Quantification of human plasma metalloproteins in multiple sclerosis, ischemic stroke and healthy controls reveals an association of haptoglobin-hemoglobin complexes with age

Abstract

Advanced analytical methods play an important role in quantifying serum disease biomarkers. The problem of separating thousands of proteins can be reduced by analyzing for a 'sub-proteome', such as the 'metalloproteome', defined as all proteins that contain bound metals. We employed size exclusion chromatography (SEC) coupled to an inductively coupled plasma atomic emission spectrometer (ICP-AES) to analyze plasma from multiple sclerosis (MS) participants (n = 21), acute ischemic stroke (AIS) participants (n = 17) and healthy controls (n = 21) for Fe, Cu and Zn-metalloproteins. Using ANOVA analysis to compare the mean peak areas among the groups revealed no statistically significant differences for ceruloplasmin (p = 0.31), α2macroglobulin (p = 0.51) and transferrin (p = 0.31). However, a statistically significant difference was observed for the haptoglobin-hemoglobin (Hp-Hb) complex (p = 0.04), being driven by the difference between the control group and AIS (p = 0.012), but not with the MS group (p = 0.13), based on Dunnes test. A linear regression model for Hp-Hb complex with the groups now adjusted for age found no statistically significant differences between the groups (p = 0.95), but was suggestive for age (p = 0.057). To measure the strength of association between the Hp-Hb complex and age without possible modifications due to disease, we calculated the Spearman rank correlation in the healthy controls. The latter revealed a positive association (r = 0.39, 95% Confidence Interval = (-0.05, 0.83), which suggests that either the removal of Hp-Hb complexes from the blood circulation slows with age or that the release of Hb from red blood cells increases with age. We also observed that the Fe-peak corresponding to the Hp-Hb complex eluted ~100 s later in ~14% of all study samples, which was not correlated with age or disease diagnosis, but is consistent with the presence of the smaller Hp (1-1) isoform in 15% of the population.

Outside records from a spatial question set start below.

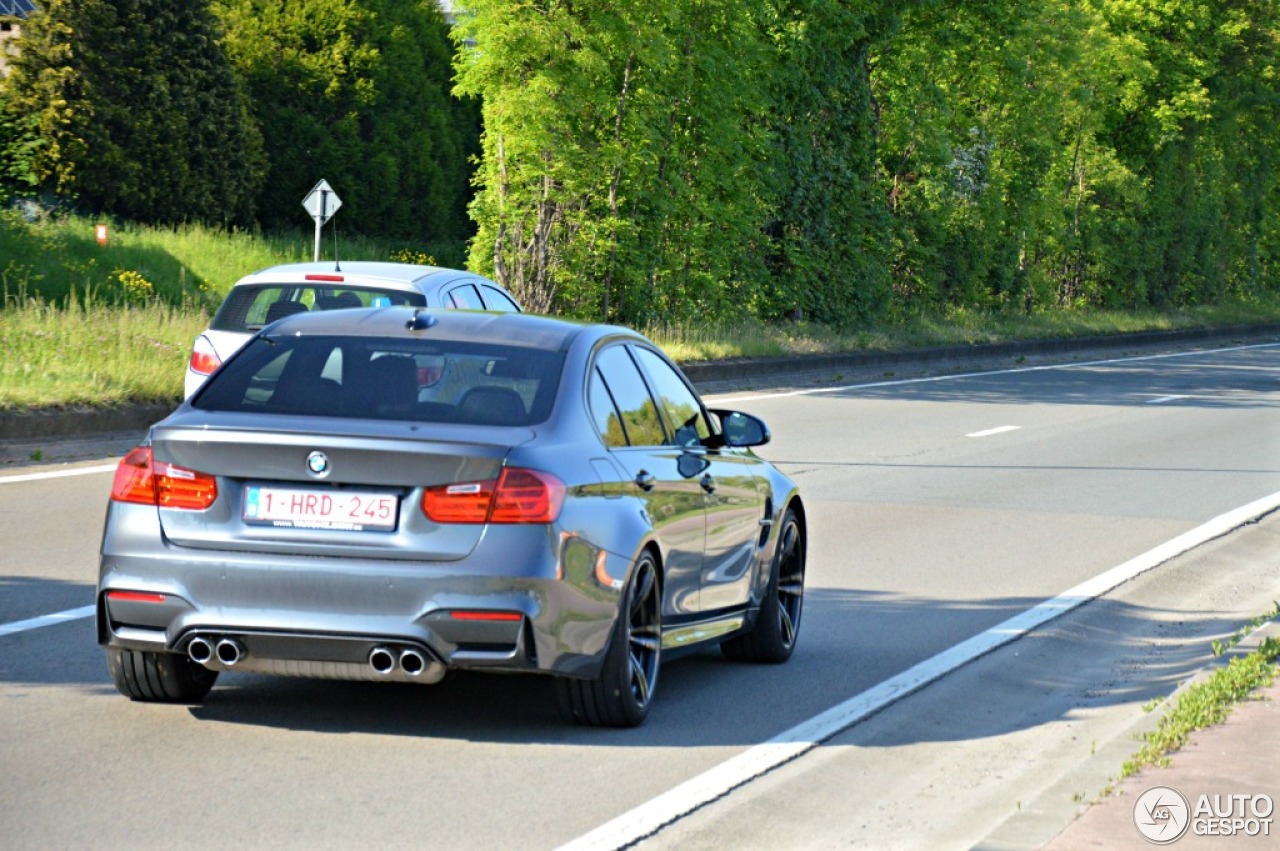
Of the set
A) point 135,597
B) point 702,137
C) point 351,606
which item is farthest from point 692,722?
point 702,137

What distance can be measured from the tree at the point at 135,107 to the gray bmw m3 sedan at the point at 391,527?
36018 mm

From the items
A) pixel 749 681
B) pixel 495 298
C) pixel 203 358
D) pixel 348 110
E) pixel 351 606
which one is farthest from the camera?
pixel 348 110

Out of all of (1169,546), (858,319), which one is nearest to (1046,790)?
(1169,546)

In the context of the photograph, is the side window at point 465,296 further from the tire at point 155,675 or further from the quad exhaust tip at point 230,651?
the quad exhaust tip at point 230,651

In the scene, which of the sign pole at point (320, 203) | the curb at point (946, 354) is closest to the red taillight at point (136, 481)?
the curb at point (946, 354)

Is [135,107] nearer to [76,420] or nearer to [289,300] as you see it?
[76,420]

Fig 1. Fe-specific chromatograms obtained after the analysis of plasma from MS participants, AIS participants and healthy controls.

Column: Superdex 200 Increase 10/300 GL (30 x 1.0 cm I.D., 8 μm particle size), Temperature: 22°C, Mobile phase: 150 mM PBS buffer (pH 7.4), Flow rate: 0.75 mL/min, Injection volume: 500 μL. ICP-AES detection at 259.940 nm (Fe). Retention times of molecular weight markers are depicted on top. 750 μL of plasma was diluted with 250 μL of PBS buffer and 500 μL of the obtained solution were injected on the SEC column.

Fig 2. Plot of the age of the participants (AIS, MS and control: x-axis) against the square root of the obtained Fe-peak areas corresponding to the Hp-Hb complex (y-axis).

The regression line is for all data (adjusted R² of 0.11, F(1,57) = 8.58, p = 0.005) and ignores which group people are in, but clearly depicts a positive association between the age of the individual and the Hb-Hp peak areas.

Fig 3. Plot of the age of the control participants (x-axis) against the square root of the obtained Fe-peak areas corresponding to the Hp-Hb complex (y-axis).

The regression line is for all controls (adjusted R² of 0.14, F(1,19) = 4.12, p = 0.057) and depicts a positive association between the age of the individual and the Hp-Hb peak area.

Fig 4. Cu-specific chromatograms obtained after the analysis of plasma from MS participants, AIS participants and healthy controls.

Column: Superdex 200 Increase 10/300 GL (30 x 1.0 cm I.D., 8 μm particle size), Temperature: 22°C, Mobile phase: 150 mM PBS buffer (pH 7.4), Flow rate: 0.75 mL/min, Injection volume: 500 μL. ICP-AES detection at 324.75 nm (Cu). Retention times of molecular weight markers are depicted on top. 750 μL of plasma was diluted with 250 μL of PBS buffer and 500 μL of the obtained solution were injected on the SEC column.

Fig 5. Zn-specific chromatograms obtained after the analysis of plasma from MS participants, AIS participants and healthy controls.

Column: Superdex 200 Increase 10/300 GL (30 x 1.0 cm I.D., 8 μm particle size), Temperature: 22°C, Mobile phase: 150 mM PBS buffer (pH 7.4), Flow rate: 0.75 mL/min, Injection volume: 500 μL. ICP-AES detection at 213.86 nm (Zn). Retention times of molecular weight markers are depicted on top. 750 μL of plasma was diluted with 250 μL of PBS buffer and 500 μL of the obtained solution were injected on the SEC column.